Ensuite, cette vérité toute bête dont deux décennies d’expérience auraient dû nous rendre conscients mais dont semble avoir fait son deuil, à droite mais aussi à gauche, une bonne partie de la classe politique : le problème, avec le FN, ce ne sont pas seulement les gens, ce sont les idées ; ce ne sont pas seulement les réponses, ce sont les questions ; ce ne sont même pas seulement les questions, ce sont les peurs, ou les fantasmes, que ces questions traduisent et libèrent ; et à trop méconnaître cette évidence, à trop aller à la pêche aux bonnes questions que le vilain FN dénaturerait par ses mauvaises réponses, à trop vouloir entendre le message que véhiculeraient les voix anxieuses des partisans de Jean-Marie Le Pen, on prend le risque de banaliser, légitimer et, donc, surexciter toute une série de réflexes que la fonction même de la médiation démocratique devrait être d’inhiber. C’est ce qu’a fait Éric Besson en lançant son débat sur une « identité nationale » dont l’énoncé même convoquait les spectres de l’extrémisme. Mais c’est ce qu’a aussi fait Georges Frêche en déplorant, au nom du parler-vrai, le nombre de joueurs de couleur au sein de l’équipe de France de football. Et c’est ce qu’ont encore fait tels responsables socialistes prenant, entre les deux tours, le chemin de Montpellier pour tenter de s’y faire adouber par la dernière en date des figures de ce que d’autres, à la direction de leur parti, n’ont pas craint de nommer une nouvelle tentation « doriotiste ». Chaque fois, c’est la politique qui perd son honneur. Chaque fois, ce sont les repères qui se brouillent encore un peu plus. Et chaque fois, c’est comme un permis de voter que l’on délivre à ceux qui, dans l’électorat populaire des deux bords, sont tentés par la transgression FN.

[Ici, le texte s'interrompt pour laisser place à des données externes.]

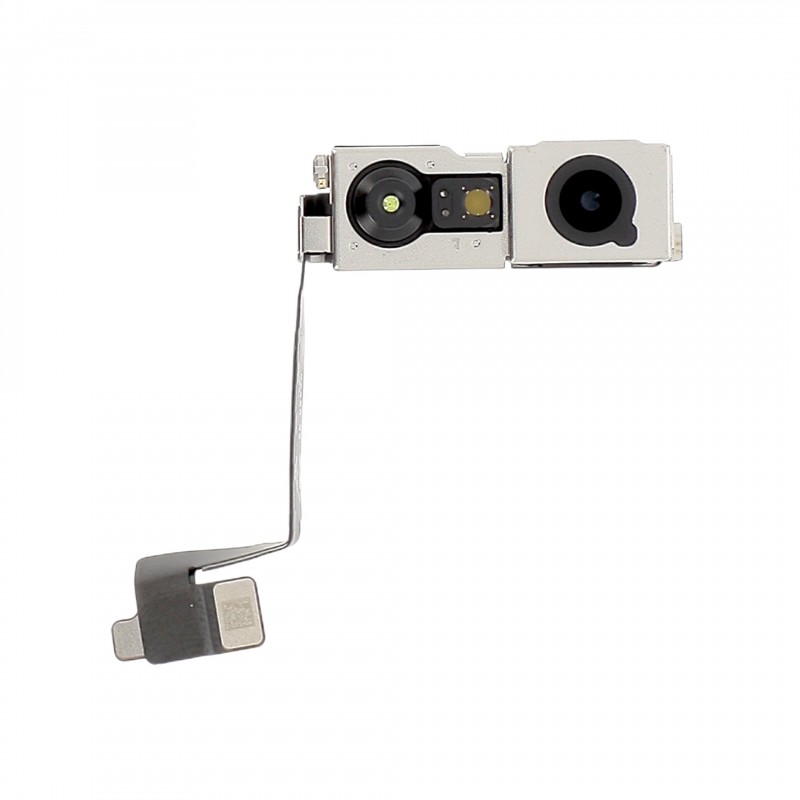 Caméra avant - iPhone 17 Pro Max photo 1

Et puis, la troisième raison, enfin, de ce score inquiétant (17 %, en moyenne, dans les 12 régions où le Front s’était maintenu) tient au souffle nouveau dont le parti d’extrême droite a su, par ailleurs, se doter et qui a, en une décennie, réussi à le transformer. L’auteur de cette métamorphose s’appelle Marine Le Pen. C’est elle qui, en lissant le trait, en modérant le discours ancien, en racontant depuis des années, à qui veut bien l’écouter, son enfance de pauvre petite « fille de » encombrée d’un patronyme maudit, c’est elle qui, en confiant à celui-ci ses débuts de jeune avocate défendant des sans-papiers car les-pauvres-bougres-ne-sont- pas-responsables-des-crimes-du-Système, à celui-là sa passion pour une République, voire pour une laïcité, sacrifiées par un établissement politique gagné aux thèses communautaristes, au troisième qu’elle ne croit plus que les chambres à gaz soient un « détail » de l’histoire de la Seconde Guerre mondiale, c’est elle, donc, qui a inventé cette extrême droite à visage plus humain qui désavoue les outrances d’un vieux chef que, doucement mais fermement, l’on pousse vers la sortie. Ah ! le terrible sourire de la fille à qui Michel Field demandait, en fin de soirée, si elle ne craignait pas que le succès ne donne des ailes à son vieux père ! Cet air de férocité parricide que l’on n’ose dire « shakespearienne » pour ne pas souiller un si grand nom mais qui disait bel et bien, pourtant, que le temps des dinosaures était passé et qu’il fallait compter sur la jeune garde pour faire du FN un parti dorénavant respectable. Dans la famille Le Pen, Marine plus dangereuse que Jean-Marie. Dans l’histoire du FN, la mue décisive qui transforme l’organisation factieuse d’autrefois en un possible parti de gouvernement. Nous en sommes là. Et cette leçon, j’en ai bien peur, est une leçon de portée nationale.